### Data for this task

----------------------------------------

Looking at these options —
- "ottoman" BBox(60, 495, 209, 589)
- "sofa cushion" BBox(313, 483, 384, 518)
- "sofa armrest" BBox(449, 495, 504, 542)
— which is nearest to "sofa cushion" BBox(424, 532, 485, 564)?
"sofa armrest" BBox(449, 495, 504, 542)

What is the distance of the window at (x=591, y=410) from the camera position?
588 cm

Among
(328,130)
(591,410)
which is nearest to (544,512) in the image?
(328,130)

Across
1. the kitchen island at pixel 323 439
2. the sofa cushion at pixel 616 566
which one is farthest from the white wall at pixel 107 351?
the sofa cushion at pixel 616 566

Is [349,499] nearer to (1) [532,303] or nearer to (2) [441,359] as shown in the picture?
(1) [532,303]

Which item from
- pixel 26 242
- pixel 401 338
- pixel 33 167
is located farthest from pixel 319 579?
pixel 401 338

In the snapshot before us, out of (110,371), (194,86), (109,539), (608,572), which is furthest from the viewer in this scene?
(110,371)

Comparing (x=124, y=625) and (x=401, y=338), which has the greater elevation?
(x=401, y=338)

----------------------------------------

### Your instructions
Can you recast everything from the line containing "What is the" down to the end of the data above as a numbered list, leaving out the blank lines?

### Completed exercise
1. What is the distance of the window at (x=591, y=410) from the camera position?
2. 588 cm
3. Among
4. (328,130)
5. (591,410)
6. which is nearest to (544,512) in the image?
7. (328,130)
8. Across
9. 1. the kitchen island at pixel 323 439
10. 2. the sofa cushion at pixel 616 566
11. which one is farthest from the white wall at pixel 107 351?
12. the sofa cushion at pixel 616 566
13. Is [349,499] nearer to (1) [532,303] or nearer to (2) [441,359] as shown in the picture?
14. (1) [532,303]
15. Which item from
16. - pixel 26 242
17. - pixel 401 338
18. - pixel 33 167
19. is located farthest from pixel 319 579?
20. pixel 401 338
21. In the snapshot before us, out of (110,371), (194,86), (109,539), (608,572), which is furthest from the viewer in this scene?
22. (110,371)
23. Comparing (x=124, y=625) and (x=401, y=338), which has the greater elevation?
24. (x=401, y=338)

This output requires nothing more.